Buying Day happens twice a month. The Women’s Group brings their wares, and Kristin decides what to purchase to fill the Vancouver orders. We helped out by providing quality inspections, channelling our inner Seattle Crunchy Mama in deciding what would sell and what wouldn’t. Kristin is adamant that there be no “African” AFrican prints. Meaning, in her words, “No #$%^ giraffes!” Luckily there was only one bag with giraffes on it, and Rachel felt sorry for it, so she bought it.

 

 

 

Buying Day is actually very intense. Kristin only buys a fraction of the beads each woman brings, and is very selective. For instance, NO Yellow. Yellow doesn’t sell. And each bag must be perfect and not have tacky buttons on it. After a while, you kind of forget what is cute and what is not, and it all blurs together. And you find yourself going to bat for a ridiculous pink button with silver sparkles. Perhaps I was thinking of Elisabeth’s daughter Louise when I lobbied for that one.

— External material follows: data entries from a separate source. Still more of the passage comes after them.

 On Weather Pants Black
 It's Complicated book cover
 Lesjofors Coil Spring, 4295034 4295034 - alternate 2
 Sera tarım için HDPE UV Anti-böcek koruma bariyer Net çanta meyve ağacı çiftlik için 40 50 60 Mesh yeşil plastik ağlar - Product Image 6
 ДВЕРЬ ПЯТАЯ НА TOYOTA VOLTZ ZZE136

HIV is a way of life here. I guess it makes sense for the place that practically invented it. If could go online I would deluge you with statistics and facts, but as I’m typing by flashlight at 5am from the Volunteer House, because we have no power, I guess you are just stuck with my impressions. Medicine is available here, but it is difficult to take consistently. Heck, its hard for US patients to take all their drugs at the prescribed time, with no problems or interactions. It’s just impossible here. And many people have to make a choice between food for their families and medicines. There are programs, led by US drug companies to distribute medications for free, but I’m sure that doesn’t work very well. Remember that it takes four hours to cook dinner here. Unless someone actually went door to door, and gave them out, with specific instructions and some concrete incentive, well, I’m not even sure that would work.

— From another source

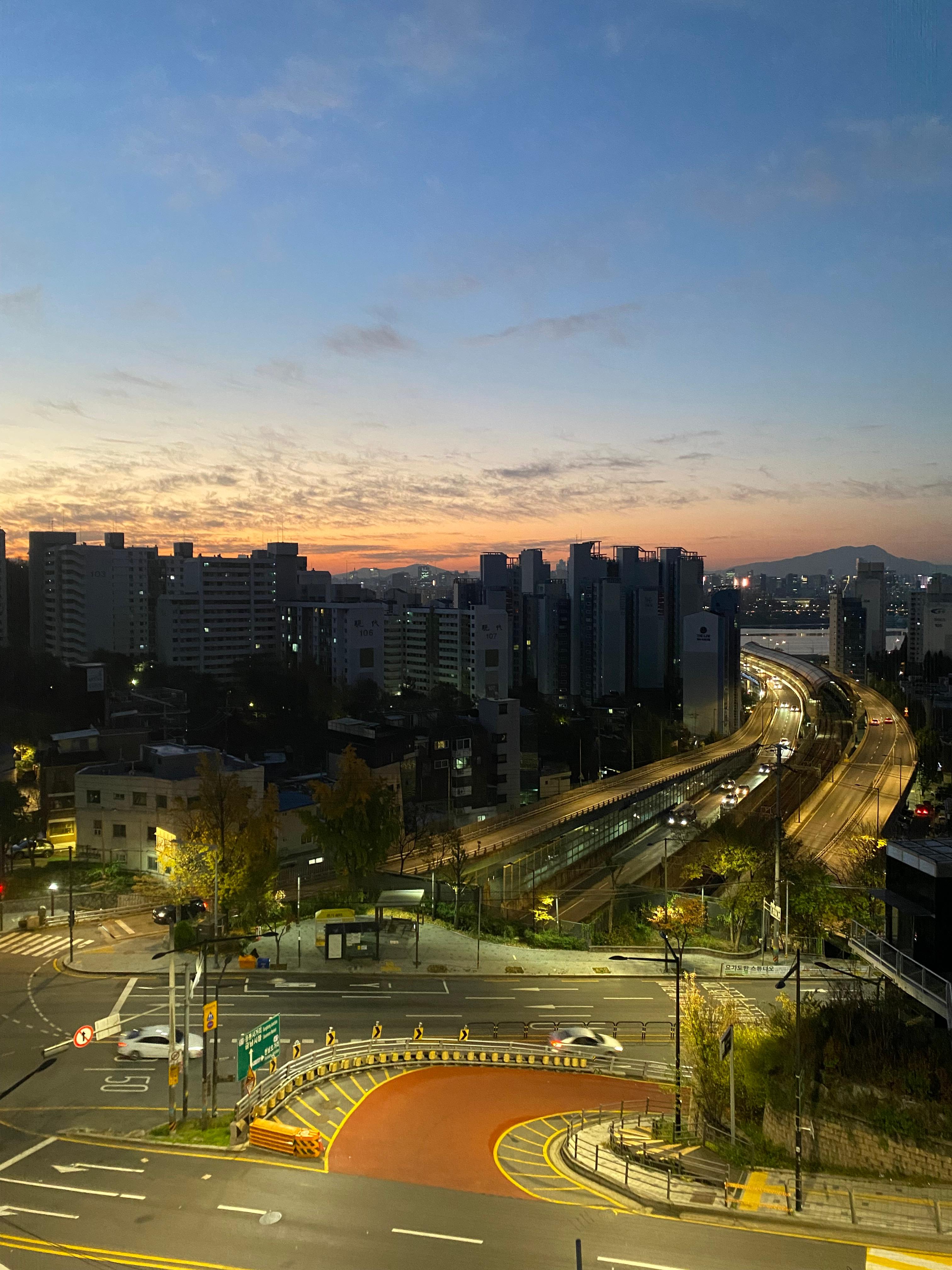 옥수동 실거주자 사진 2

HIV status is mentioned in personal ads, and is taught about in schools. There are posters about it hanging on the walls in public buildings. There are songs about how it is transmitted and how to prevent it. And I’m sure this is good. But there is still so much misinformation and tragedy. It hurts to look around the sewing pavilion and know that if I come back, there is a good chance some of these people will not be here.